EXERCISE REQUIREMENTS
Lay out the material as a numbered list, from the line that contains "Visible in this" through the final line of the material, both included, and leave out any blank lines.

LISTED RECORDS
____
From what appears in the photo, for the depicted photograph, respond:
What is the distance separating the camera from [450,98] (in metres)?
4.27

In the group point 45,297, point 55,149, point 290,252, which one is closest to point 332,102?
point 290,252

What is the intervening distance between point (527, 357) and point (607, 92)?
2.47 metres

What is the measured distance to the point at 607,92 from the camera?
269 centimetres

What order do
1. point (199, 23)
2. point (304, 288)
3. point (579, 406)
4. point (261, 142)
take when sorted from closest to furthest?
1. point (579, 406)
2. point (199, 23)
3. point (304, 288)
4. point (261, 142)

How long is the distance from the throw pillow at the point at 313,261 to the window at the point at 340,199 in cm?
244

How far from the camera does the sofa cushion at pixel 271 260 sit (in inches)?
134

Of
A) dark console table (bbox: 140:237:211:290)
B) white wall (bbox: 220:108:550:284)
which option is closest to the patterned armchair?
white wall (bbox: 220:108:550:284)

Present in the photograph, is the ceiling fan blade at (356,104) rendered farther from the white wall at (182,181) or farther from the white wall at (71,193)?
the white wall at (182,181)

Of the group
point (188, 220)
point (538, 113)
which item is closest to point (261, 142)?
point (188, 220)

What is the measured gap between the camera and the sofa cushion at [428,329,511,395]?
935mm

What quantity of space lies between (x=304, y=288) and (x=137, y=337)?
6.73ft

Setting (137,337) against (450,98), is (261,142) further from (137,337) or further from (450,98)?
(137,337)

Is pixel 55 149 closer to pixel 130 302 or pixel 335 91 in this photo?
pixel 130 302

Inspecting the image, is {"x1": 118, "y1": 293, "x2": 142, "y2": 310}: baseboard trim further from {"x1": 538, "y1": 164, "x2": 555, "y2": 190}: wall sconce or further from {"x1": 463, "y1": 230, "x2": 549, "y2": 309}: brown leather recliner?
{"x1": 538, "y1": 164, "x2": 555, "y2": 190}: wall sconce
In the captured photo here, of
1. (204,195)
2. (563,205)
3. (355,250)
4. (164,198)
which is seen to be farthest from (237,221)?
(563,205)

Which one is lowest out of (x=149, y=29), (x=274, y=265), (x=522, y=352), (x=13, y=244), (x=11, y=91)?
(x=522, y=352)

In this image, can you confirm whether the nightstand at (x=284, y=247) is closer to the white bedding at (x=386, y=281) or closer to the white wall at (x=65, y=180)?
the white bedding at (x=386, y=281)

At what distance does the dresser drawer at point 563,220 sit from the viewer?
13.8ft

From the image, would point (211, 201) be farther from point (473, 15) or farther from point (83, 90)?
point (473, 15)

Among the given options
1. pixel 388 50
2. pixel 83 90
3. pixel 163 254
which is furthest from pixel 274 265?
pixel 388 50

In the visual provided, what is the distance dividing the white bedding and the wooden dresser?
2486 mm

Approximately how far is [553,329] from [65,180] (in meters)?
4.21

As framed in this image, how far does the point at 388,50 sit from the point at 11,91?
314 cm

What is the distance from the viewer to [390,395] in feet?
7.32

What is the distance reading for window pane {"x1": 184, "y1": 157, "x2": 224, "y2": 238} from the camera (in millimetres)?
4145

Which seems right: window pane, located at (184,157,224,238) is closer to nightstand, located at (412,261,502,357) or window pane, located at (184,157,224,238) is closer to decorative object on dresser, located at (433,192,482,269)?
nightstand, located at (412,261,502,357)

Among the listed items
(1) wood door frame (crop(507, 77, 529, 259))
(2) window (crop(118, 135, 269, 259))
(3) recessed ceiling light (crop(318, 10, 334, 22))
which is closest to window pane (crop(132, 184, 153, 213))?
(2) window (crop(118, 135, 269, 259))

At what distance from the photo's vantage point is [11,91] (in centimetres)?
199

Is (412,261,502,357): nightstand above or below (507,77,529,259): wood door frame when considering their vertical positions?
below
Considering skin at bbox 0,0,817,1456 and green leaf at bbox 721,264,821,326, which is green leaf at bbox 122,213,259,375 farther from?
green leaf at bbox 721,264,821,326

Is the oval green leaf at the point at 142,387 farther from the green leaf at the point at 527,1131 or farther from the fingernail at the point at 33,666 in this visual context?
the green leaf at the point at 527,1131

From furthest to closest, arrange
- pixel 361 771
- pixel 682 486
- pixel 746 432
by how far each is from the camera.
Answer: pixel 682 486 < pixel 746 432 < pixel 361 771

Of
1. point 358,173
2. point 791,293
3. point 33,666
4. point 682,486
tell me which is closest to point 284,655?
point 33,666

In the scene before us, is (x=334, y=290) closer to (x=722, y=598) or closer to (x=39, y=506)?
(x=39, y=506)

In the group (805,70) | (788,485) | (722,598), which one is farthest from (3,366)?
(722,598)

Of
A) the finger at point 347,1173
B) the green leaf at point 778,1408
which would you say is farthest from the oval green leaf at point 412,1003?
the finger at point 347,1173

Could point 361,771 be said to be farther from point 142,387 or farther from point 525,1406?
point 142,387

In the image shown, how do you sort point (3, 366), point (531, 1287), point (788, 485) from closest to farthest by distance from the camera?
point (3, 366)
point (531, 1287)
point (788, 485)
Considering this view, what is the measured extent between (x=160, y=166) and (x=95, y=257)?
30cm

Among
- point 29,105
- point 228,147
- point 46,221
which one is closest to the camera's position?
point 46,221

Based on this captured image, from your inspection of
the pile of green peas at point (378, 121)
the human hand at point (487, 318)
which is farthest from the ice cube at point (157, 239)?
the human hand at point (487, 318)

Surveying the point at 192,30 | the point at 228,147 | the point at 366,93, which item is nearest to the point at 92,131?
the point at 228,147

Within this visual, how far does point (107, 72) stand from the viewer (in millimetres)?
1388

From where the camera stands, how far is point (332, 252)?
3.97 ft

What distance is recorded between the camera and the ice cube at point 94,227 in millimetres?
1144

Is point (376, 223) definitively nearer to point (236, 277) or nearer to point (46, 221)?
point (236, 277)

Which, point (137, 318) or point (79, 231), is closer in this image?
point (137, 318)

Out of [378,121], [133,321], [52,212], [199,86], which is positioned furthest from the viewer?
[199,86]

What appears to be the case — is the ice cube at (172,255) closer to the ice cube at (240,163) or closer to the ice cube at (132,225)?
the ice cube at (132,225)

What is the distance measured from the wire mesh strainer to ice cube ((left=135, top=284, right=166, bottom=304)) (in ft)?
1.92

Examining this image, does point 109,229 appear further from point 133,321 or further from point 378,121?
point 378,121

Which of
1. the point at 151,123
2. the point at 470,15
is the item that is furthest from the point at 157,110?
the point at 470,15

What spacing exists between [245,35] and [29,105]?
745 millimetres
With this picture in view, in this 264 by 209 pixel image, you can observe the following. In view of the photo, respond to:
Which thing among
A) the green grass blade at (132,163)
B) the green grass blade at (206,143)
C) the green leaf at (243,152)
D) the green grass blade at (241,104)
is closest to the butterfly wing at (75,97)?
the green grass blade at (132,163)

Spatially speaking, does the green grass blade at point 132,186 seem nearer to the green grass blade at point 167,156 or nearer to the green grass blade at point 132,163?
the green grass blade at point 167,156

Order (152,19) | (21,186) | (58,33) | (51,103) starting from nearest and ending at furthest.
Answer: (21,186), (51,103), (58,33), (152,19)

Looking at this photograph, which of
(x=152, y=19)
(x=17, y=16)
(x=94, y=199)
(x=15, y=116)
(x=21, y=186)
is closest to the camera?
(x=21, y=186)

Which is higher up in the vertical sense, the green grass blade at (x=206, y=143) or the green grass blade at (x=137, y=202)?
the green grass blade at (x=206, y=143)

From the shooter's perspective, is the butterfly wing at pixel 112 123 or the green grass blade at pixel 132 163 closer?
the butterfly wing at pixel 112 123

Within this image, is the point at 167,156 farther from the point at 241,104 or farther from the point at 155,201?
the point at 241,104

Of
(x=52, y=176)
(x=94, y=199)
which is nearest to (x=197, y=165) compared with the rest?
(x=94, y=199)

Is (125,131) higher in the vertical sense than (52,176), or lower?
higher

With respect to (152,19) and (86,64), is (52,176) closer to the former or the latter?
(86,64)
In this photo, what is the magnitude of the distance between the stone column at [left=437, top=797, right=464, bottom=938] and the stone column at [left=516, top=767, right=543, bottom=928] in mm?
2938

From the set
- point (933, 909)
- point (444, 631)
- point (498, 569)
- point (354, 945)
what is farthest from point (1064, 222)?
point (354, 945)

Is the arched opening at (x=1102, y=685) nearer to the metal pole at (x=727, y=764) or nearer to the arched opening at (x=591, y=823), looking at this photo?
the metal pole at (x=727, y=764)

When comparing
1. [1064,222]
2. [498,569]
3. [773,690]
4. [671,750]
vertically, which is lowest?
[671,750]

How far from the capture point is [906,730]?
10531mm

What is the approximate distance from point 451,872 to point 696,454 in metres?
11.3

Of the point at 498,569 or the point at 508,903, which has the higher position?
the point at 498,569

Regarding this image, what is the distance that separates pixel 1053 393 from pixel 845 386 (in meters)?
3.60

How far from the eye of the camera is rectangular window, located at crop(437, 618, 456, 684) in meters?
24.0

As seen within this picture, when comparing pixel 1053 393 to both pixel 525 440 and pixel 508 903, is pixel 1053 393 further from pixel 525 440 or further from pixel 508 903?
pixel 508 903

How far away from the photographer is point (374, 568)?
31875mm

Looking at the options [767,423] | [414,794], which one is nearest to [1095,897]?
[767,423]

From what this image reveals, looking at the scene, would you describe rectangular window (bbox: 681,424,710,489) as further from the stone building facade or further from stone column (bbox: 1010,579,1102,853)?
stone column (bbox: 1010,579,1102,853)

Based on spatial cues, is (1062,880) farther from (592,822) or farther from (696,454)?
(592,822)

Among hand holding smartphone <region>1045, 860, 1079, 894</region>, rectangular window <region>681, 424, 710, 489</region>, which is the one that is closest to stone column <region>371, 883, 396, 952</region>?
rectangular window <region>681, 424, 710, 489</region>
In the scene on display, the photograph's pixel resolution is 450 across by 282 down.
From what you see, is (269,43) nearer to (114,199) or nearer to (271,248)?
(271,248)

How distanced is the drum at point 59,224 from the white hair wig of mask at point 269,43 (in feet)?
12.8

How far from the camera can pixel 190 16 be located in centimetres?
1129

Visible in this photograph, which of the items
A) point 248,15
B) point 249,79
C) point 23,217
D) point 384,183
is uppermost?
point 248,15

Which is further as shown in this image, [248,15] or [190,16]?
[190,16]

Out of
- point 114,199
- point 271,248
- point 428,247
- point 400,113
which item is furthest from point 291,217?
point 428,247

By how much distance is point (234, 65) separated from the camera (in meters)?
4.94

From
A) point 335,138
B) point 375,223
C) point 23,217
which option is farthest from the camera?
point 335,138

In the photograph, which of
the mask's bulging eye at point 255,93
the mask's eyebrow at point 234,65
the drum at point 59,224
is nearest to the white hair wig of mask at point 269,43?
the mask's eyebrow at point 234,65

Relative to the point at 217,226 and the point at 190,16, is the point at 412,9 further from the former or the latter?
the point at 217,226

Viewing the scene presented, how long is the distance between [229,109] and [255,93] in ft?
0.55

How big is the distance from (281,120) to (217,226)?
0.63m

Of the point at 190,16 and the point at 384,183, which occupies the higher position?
____
SOLVED EXERCISE
1. Visible in this photograph, which of the items
2. A) point 248,15
3. B) point 249,79
4. C) point 23,217
5. D) point 384,183
6. is uppermost?
7. point 248,15
8. Which is further as shown in this image, [248,15] or [190,16]?
9. [190,16]
10. Out of
11. - point 114,199
12. - point 271,248
13. - point 428,247
14. - point 400,113
15. which item is furthest from point 291,217?
16. point 428,247
17. By how much distance is point (234, 65) separated from the camera (in meters)?
18. 4.94
19. From
20. A) point 335,138
21. B) point 375,223
22. C) point 23,217
23. which option is farthest from the camera?
24. point 335,138
25. In the photograph, which of
26. the mask's bulging eye at point 255,93
27. the mask's eyebrow at point 234,65
28. the drum at point 59,224
29. is nearest to the white hair wig of mask at point 269,43?
30. the mask's eyebrow at point 234,65
31. Relative to the point at 217,226 and the point at 190,16, is the point at 412,9 further from the former or the latter?
32. the point at 217,226
33. Viewing the scene presented, how long is the distance between [229,109] and [255,93] in ft?
34. 0.55
35. How big is the distance from (281,120) to (217,226)?
36. 0.63m
37. Of the point at 190,16 and the point at 384,183, which occupies the higher position?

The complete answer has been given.